New ways of paying teachers launched by districts such as Denver and Houston are alone unlikely to produce the sweeping change that is needed on the compensation front, a report from the National Governors Association says.
Calling Houston and Denver “outliers,” Bryan C. Hassel said governors and states can both encourage districts to get experimental in smart ways and to move money out of the traditional system into pay that will produce fresh incentives.
“Governors are in a position to provide the bold leadership because they sit above the political fights that can bog down district-level reforms,” said Mr. Hassel, the report’s co-author with Emily Ayscue Hassel.
Among states, Florida, Minnesota, and Texas have the most comprehensive approaches to changing teacher pay, according to the recent report.
The authors decry the “continued investment” in the status quo because, they say in the report, it “encourages the lowest contributors to remain in teaching and discourages the highest potential contributors from entering, performing, and remaining in the profession.”
The paper urges policymakers to consider a host of ways teachers can contribute to student learning, from working at schools others shun to gaining needed skills or knowledge.

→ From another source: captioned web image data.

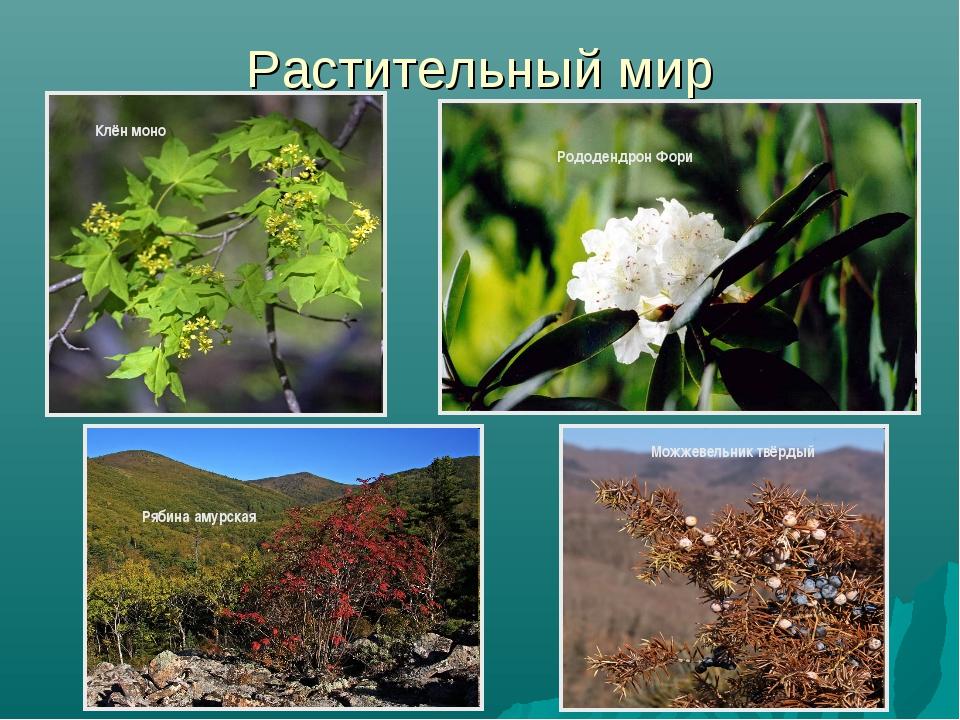 Растительный мир Рододендрон Фори Можжевельник твёрдый Рябина амурская Клён м...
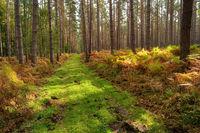 Bog Landscape in  Mecklenburg-Western Pomerania in Germany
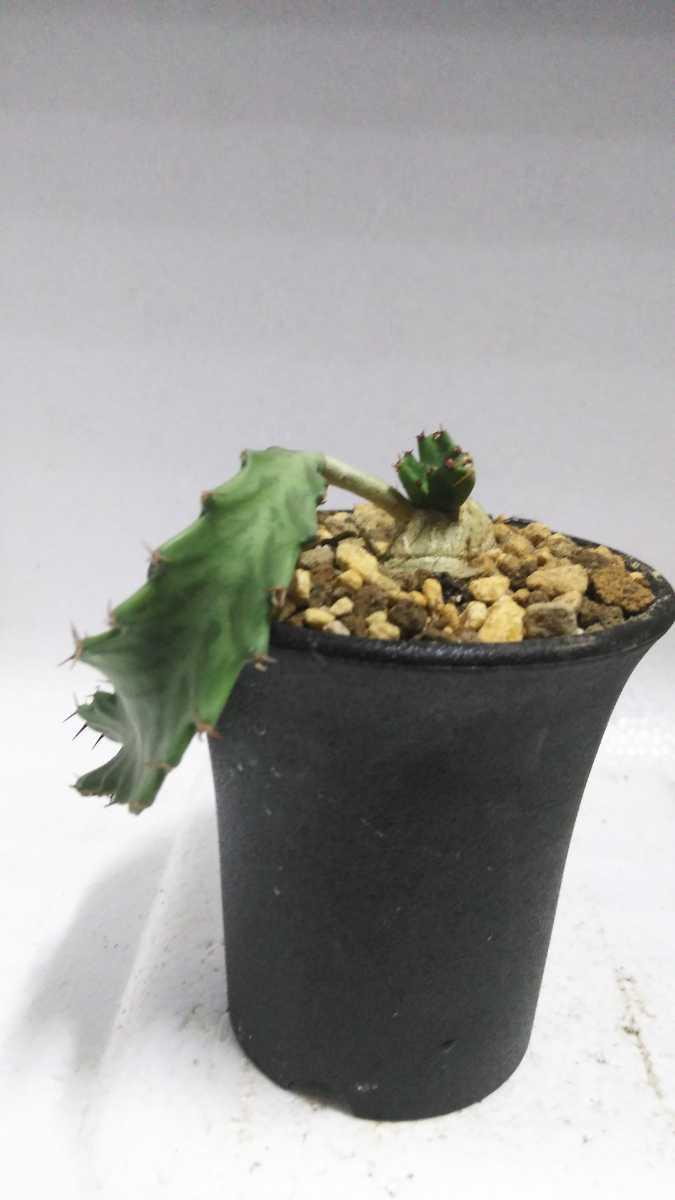 ユーフォルビア Euphorbia stellata(飛竜)南アフリカ原産 実生 輸入株 送料無料! サボテン レア多肉植物 塊根植物 コーデックス_画像6
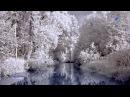 ♡ It's Snowing - SERGEY CHEKALIN (beautiful, relaxing music)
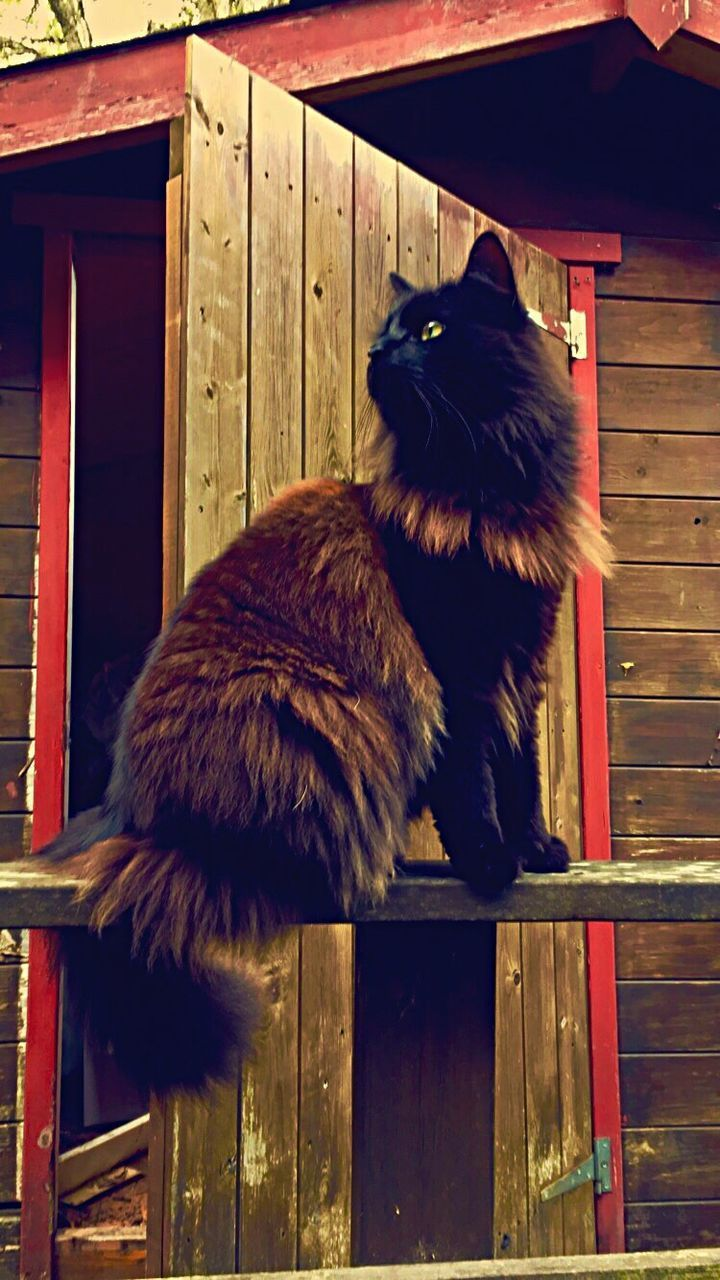 wood - material, domestic cat, one animal, animal themes, mammal, domestic animals, pets, door, no people, feline, day, outdoors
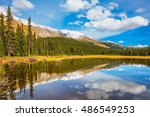 the concept of ecotourism.... | Shutterstock . vector #486549253
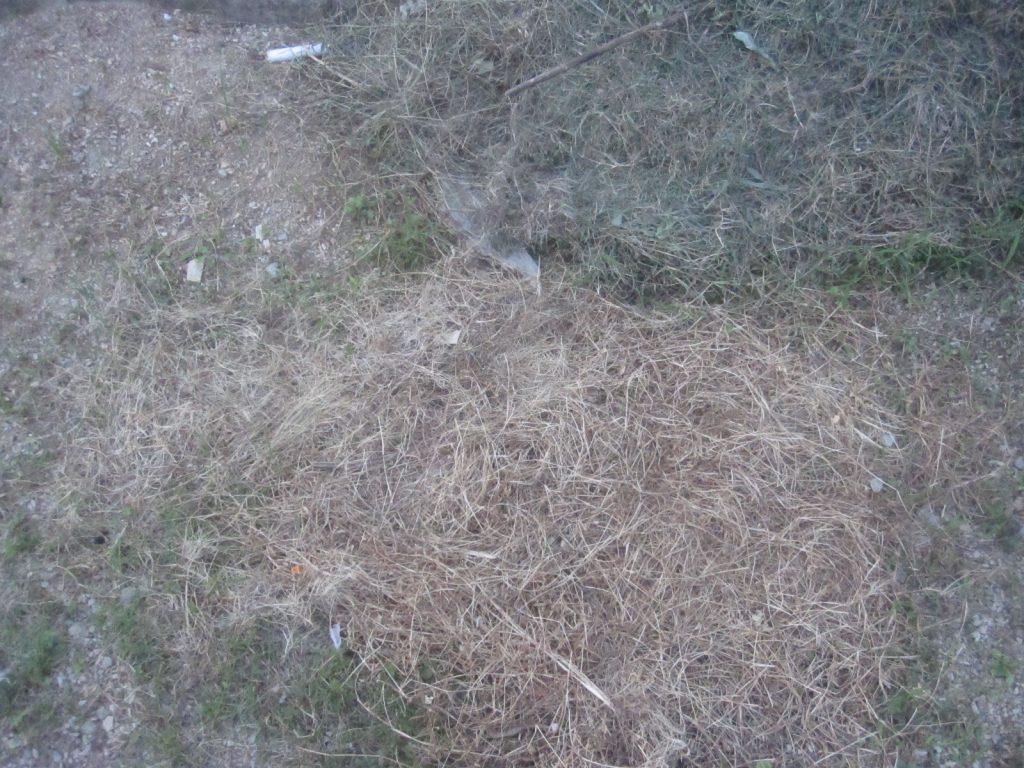 梅雨の雨で雑草が生い茂った場所を草刈りする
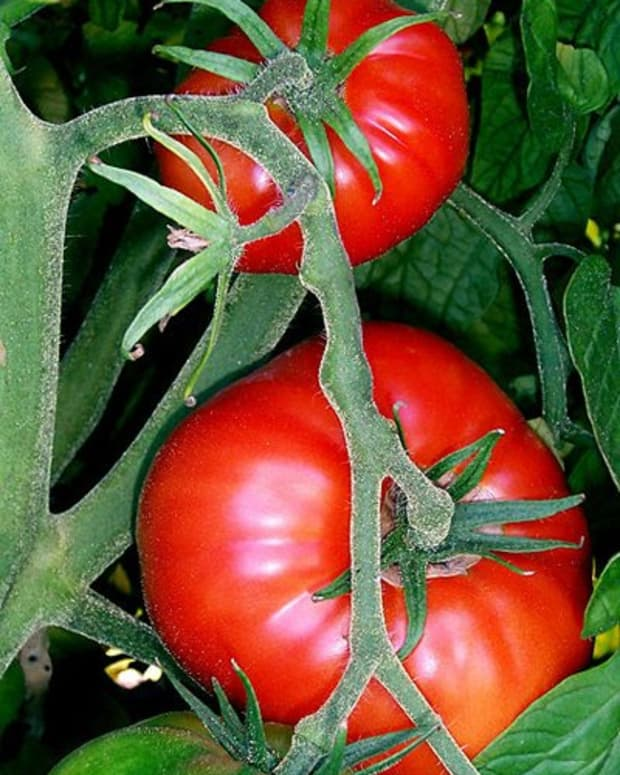 how-to-grow-big-tomato-plants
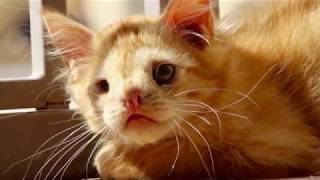 Nobody Wanted This Kitten Because They Thought He Was Too Ugly – But Now He's Having The Last Laugh…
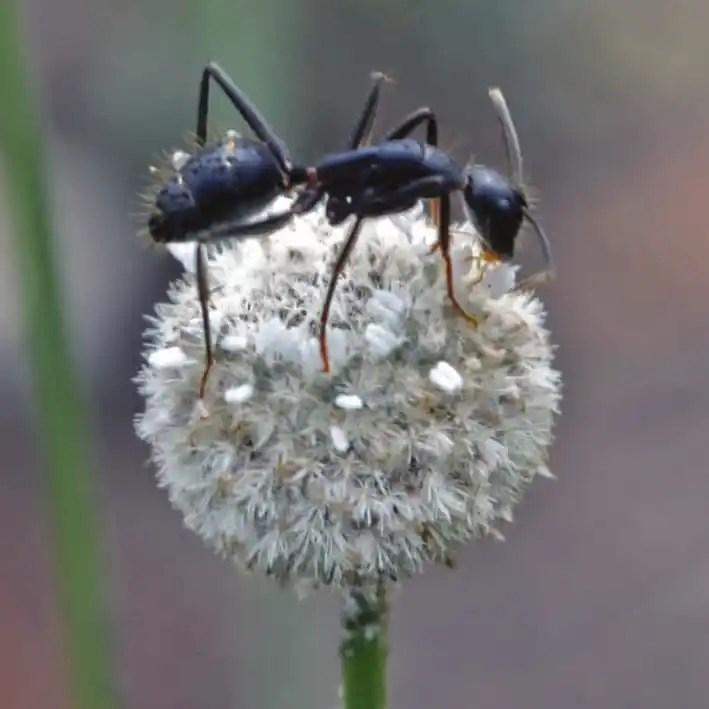 Ant on a flowerhead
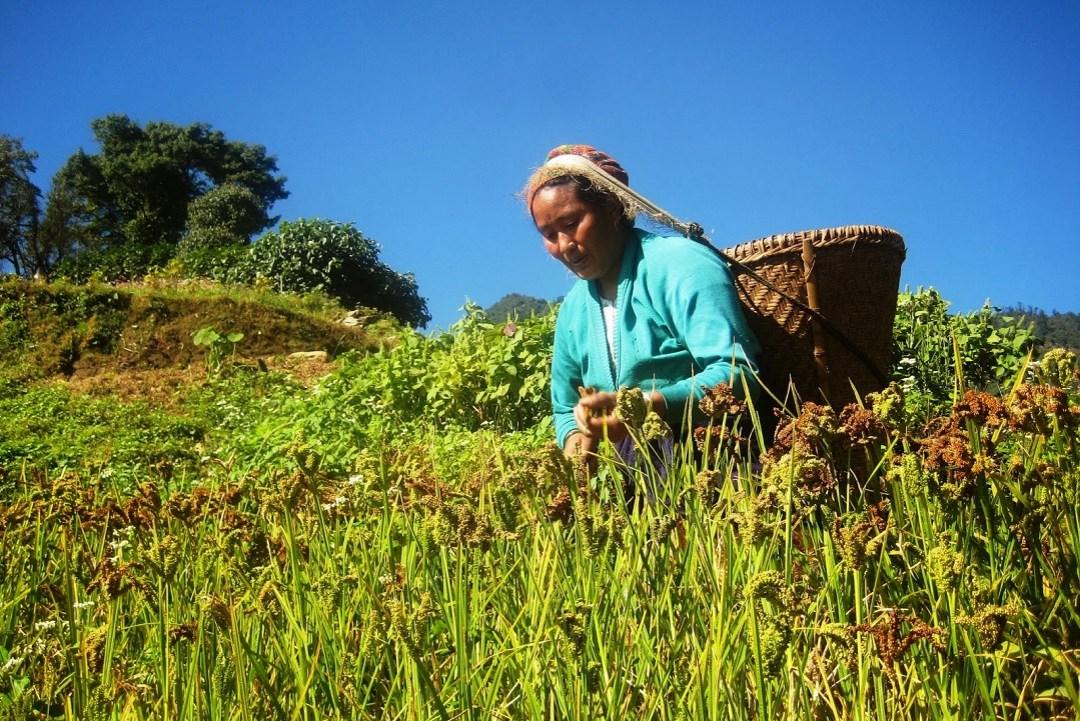 Trekking de Khopra Danda au Népal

Teachers can potentially be paid along each of those lines, but policymakers should think in terms of total pay differentials of 15 percent or more to make a significant difference.
Among the moves the report suggests governors might support:
• Improving state tests and data-tracking systems so teachers can be assured of fair measures of their contribution to student performance;
• Studying the “deep attributes” of teaching;
• Helping with implementation, such as training principals for new compensation systems and organizing the design process for staff buy-in; and
• Evaluating new pay systems. Finally, the authors note that considerable research on compensation has accumulated from fields other than teaching and can be of use to policymakers.
“We shouldn’t figure all of this out ourselves,” Mr. Hassel said. “Let’s start with what’s been learned already and adapt and modify that.”